Requisitos do exercício:
1/ Responda às perguntas abaixo com base no texto sobre o filme palestino.
(a) Em que mostra e em que ano o filme passou?
(b) Qual é a profissão de Saleem?
(c) Com quem Sarah é casada?
2/ Transcreva fielmente o trecho do texto sobre o filme palestino compreendido entre "13 mai 2021" e "explosivas do mundo.", inclusive.

Trecho da página:
PUBLICIDADE

Filme palestino mostra como controle social interfere em relacionamentos

Em 'Os Relatórios Sobre Sarah e Saleem', que chega na Reserva Imovision, o adultério ganha outra dimensão em um conflito político

13 mai 2021 - 07h47
Compartilhar
Exibir comentários

Em uma cena de Os Relatórios Sobre Sarah e Saleem, ele está na direção da van. Entra numa rua e diz: "Estou entrando na Rua Hebron, que faz a divisa entre Jerusalém Oriental e Ocidental, e que tem sido palco de muitos confrontos entre palestinos e israelenses". O longa de Muayad Alayan passou na Mostra de Cinema de São Paulo de 2018 e chega ao streaming da Reserva Cultural - Reserva Imovision - como o inédito da semana mais de dois anos depois. Não será mera coincidência que justamente agora, e há vários dias, estejam ocorrendo novos confrontos em Jerusalém. O Oriente Médio segue sendo uma das regiões mais explosivas do mundo.

Muayad Alayan é um autor palestino. Fez filmes como Amores, Roubos e Outras Complicações. Seu cinema é marcado pelo comprometimento político e social, mostrando como é tenso o equilíbrio entre os dois Estados, o de Israel e o palestino, que o primeiro não reconhece. O cinema tem dado esse testemunho, mas não, ou nunca, com o recorte escolhido por Alayan. Quando o filme começa, Saleem está sendo preso com brutalidade. "O que está acontecendo, o que fiz?"

Saleem é um motorista palestino. É casado, sua mulher está grávida. Ele tem uma amante israelense, Sarah, a dona de um café. São unidos pelo sexo, exclusivamente. Ele vai preso e é investigado sob a acusação de transportar prostitutas israelenses, e de tentar recrutá-las para a sua causa. Para complicar, Sarah é casada com um militar israelense que trabalha nas forças de segurança. A acusação torna-se mais grave. Sarah, segundo a inteligência de Israel, pode estar passando informações sobre as atividades secretas do marido.

Dados extraídos:
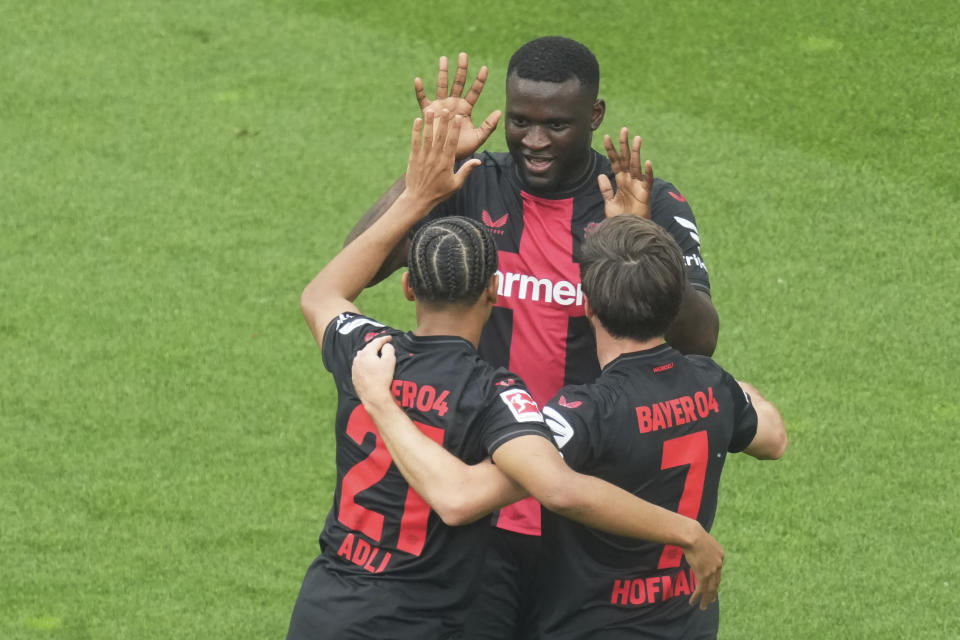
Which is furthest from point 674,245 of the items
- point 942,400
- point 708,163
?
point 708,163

---

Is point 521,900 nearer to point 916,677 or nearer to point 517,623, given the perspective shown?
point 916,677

Exercício resolvido:
1/
(a) Na Mostra de Cinema de São Paulo de 2018.
(b) Saleem é motorista.
(c) Com um militar israelense que trabalha nas forças de segurança.

2/
13 mai 2021 - 07h47
Compartilhar
Exibir comentários

Em uma cena de Os Relatórios Sobre Sarah e Saleem, ele está na direção da van. Entra numa rua e diz: "Estou entrando na Rua Hebron, que faz a divisa entre Jerusalém Oriental e Ocidental, e que tem sido palco de muitos confrontos entre palestinos e israelenses". O longa de Muayad Alayan passou na Mostra de Cinema de São Paulo de 2018 e chega ao streaming da Reserva Cultural - Reserva Imovision - como o inédito da semana mais de dois anos depois. Não será mera coincidência que justamente agora, e há vários dias, estejam ocorrendo novos confrontos em Jerusalém. O Oriente Médio segue sendo uma das regiões mais explosivas do mundo.